Collected data

╭──

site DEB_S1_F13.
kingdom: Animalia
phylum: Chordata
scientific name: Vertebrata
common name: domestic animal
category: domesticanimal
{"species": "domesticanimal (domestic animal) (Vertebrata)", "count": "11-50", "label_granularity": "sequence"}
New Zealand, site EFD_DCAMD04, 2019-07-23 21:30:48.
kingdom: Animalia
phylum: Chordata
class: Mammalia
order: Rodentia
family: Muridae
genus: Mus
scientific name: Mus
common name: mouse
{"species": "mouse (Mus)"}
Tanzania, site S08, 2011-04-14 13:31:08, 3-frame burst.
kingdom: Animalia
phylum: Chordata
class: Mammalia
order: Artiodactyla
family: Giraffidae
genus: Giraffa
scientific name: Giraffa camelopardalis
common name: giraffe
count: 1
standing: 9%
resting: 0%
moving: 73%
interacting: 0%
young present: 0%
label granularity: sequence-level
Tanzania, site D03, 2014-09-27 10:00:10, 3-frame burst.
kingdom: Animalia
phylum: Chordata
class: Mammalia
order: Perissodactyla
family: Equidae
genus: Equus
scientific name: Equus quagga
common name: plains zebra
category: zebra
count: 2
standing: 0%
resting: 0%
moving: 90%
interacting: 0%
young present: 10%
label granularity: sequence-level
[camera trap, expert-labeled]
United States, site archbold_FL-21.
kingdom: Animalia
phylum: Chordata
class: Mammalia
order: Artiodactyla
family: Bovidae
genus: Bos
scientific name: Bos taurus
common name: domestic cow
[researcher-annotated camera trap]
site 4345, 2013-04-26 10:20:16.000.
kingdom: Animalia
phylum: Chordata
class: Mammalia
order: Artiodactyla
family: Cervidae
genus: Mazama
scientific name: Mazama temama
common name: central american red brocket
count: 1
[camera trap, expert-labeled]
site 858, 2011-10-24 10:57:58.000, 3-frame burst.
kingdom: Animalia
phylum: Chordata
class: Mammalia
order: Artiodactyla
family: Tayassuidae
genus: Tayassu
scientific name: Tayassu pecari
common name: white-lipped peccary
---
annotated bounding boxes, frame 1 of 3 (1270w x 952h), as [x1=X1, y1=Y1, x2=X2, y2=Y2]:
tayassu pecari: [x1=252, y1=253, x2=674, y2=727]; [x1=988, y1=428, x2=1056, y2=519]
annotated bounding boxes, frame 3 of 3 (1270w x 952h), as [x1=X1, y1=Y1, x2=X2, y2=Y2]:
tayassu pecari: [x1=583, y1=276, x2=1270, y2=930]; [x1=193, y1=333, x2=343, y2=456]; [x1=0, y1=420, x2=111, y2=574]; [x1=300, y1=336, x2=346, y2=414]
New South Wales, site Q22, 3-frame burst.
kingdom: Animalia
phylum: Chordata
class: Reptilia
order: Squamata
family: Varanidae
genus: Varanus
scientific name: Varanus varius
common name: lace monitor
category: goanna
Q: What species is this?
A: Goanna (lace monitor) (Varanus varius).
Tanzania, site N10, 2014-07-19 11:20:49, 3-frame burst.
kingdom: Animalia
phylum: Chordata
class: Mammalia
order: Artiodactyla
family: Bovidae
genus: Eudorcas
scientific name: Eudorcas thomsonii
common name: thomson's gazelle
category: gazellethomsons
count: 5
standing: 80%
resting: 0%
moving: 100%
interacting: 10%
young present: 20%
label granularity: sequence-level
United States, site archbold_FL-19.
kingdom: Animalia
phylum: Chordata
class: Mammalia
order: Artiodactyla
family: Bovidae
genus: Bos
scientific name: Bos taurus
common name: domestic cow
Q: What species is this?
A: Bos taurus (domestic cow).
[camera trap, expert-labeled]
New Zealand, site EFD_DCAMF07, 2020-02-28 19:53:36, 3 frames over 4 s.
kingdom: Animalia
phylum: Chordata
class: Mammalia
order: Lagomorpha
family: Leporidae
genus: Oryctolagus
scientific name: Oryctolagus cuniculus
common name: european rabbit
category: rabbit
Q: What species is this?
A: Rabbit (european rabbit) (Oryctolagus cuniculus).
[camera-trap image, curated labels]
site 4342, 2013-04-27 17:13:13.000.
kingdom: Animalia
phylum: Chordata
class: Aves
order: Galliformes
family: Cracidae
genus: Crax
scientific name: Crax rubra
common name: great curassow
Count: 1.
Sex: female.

╰──

> [Exercise goal]: All the data above should be set down a second time, exactly.

> [Output for this exercise]:
site DEB_S1_F13.
kingdom: Animalia
phylum: Chordata
scientific name: Vertebrata
common name: domestic animal
category: domesticanimal
{"species": "domesticanimal (domestic animal) (Vertebrata)", "count": "11-50", "label_granularity": "sequence"}
New Zealand, site EFD_DCAMD04, 2019-07-23 21:30:48.
kingdom: Animalia
phylum: Chordata
class: Mammalia
order: Rodentia
family: Muridae
genus: Mus
scientific name: Mus
common name: mouse
{"species": "mouse (Mus)"}
Tanzania, site S08, 2011-04-14 13:31:08, 3-frame burst.
kingdom: Animalia
phylum: Chordata
class: Mammalia
order: Artiodactyla
family: Giraffidae
genus: Giraffa
scientific name: Giraffa camelopardalis
common name: giraffe
count: 1
standing: 9%
resting: 0%
moving: 73%
interacting: 0%
young present: 0%
label granularity: sequence-level
Tanzania, site D03, 2014-09-27 10:00:10, 3-frame burst.
kingdom: Animalia
phylum: Chordata
class: Mammalia
order: Perissodactyla
family: Equidae
genus: Equus
scientific name: Equus quagga
common name: plains zebra
category: zebra
count: 2
standing: 0%
resting: 0%
moving: 90%
interacting: 0%
young present: 10%
label granularity: sequence-level
[camera trap, expert-labeled]
United States, site archbold_FL-21.
kingdom: Animalia
phylum: Chordata
class: Mammalia
order: Artiodactyla
family: Bovidae
genus: Bos
scientific name: Bos taurus
common name: domestic cow
[researcher-annotated camera trap]
site 4345, 2013-04-26 10:20:16.000.
kingdom: Animalia
phylum: Chordata
class: Mammalia
order: Artiodactyla
family: Cervidae
genus: Mazama
scientific name: Mazama temama
common name: central american red brocket
count: 1
[camera trap, expert-labeled]
site 858, 2011-10-24 10:57:58.000, 3-frame burst.
kingdom: Animalia
phylum: Chordata
class: Mammalia
order: Artiodactyla
family: Tayassuidae
genus: Tayassu
scientific name: Tayassu pecari
common name: white-lipped peccary
---
annotated bounding boxes, frame 1 of 3 (1270w x 952h), as [x1=X1, y1=Y1, x2=X2, y2=Y2]:
tayassu pecari: [x1=252, y1=253, x2=674, y2=727]; [x1=988, y1=428, x2=1056, y2=519]
annotated bounding boxes, frame 3 of 3 (1270w x 952h), as [x1=X1, y1=Y1, x2=X2, y2=Y2]:
tayassu pecari: [x1=583, y1=276, x2=1270, y2=930]; [x1=193, y1=333, x2=343, y2=456]; [x1=0, y1=420, x2=111, y2=574]; [x1=300, y1=336, x2=346, y2=414]
New South Wales, site Q22, 3-frame burst.
kingdom: Animalia
phylum: Chordata
class: Reptilia
order: Squamata
family: Varanidae
genus: Varanus
scientific name: Varanus varius
common name: lace monitor
category: goanna
Q: What species is this?
A: Goanna (lace monitor) (Varanus varius).
Tanzania, site N10, 2014-07-19 11:20:49, 3-frame burst.
kingdom: Animalia
phylum: Chordata
class: Mammalia
order: Artiodactyla
family: Bovidae
genus: Eudorcas
scientific name: Eudorcas thomsonii
common name: thomson's gazelle
category: gazellethomsons
count: 5
standing: 80%
resting: 0%
moving: 100%
interacting: 10%
young present: 20%
label granularity: sequence-level
United States, site archbold_FL-19.
kingdom: Animalia
phylum: Chordata
class: Mammalia
order: Artiodactyla
family: Bovidae
genus: Bos
scientific name: Bos taurus
common name: domestic cow
Q: What species is this?
A: Bos taurus (domestic cow).
[camera trap, expert-labeled]
New Zealand, site EFD_DCAMF07, 2020-02-28 19:53:36, 3 frames over 4 s.
kingdom: Animalia
phylum: Chordata
class: Mammalia
order: Lagomorpha
family: Leporidae
genus: Oryctolagus
scientific name: Oryctolagus cuniculus
common name: european rabbit
category: rabbit
Q: What species is this?
A: Rabbit (european rabbit) (Oryctolagus cuniculus).
[camera-trap image, curated labels]
site 4342, 2013-04-27 17:13:13.000.
kingdom: Animalia
phylum: Chordata
class: Aves
order: Galliformes
family: Cracidae
genus: Crax
scientific name: Crax rubra
common name: great curassow
Count: 1.
Sex: female.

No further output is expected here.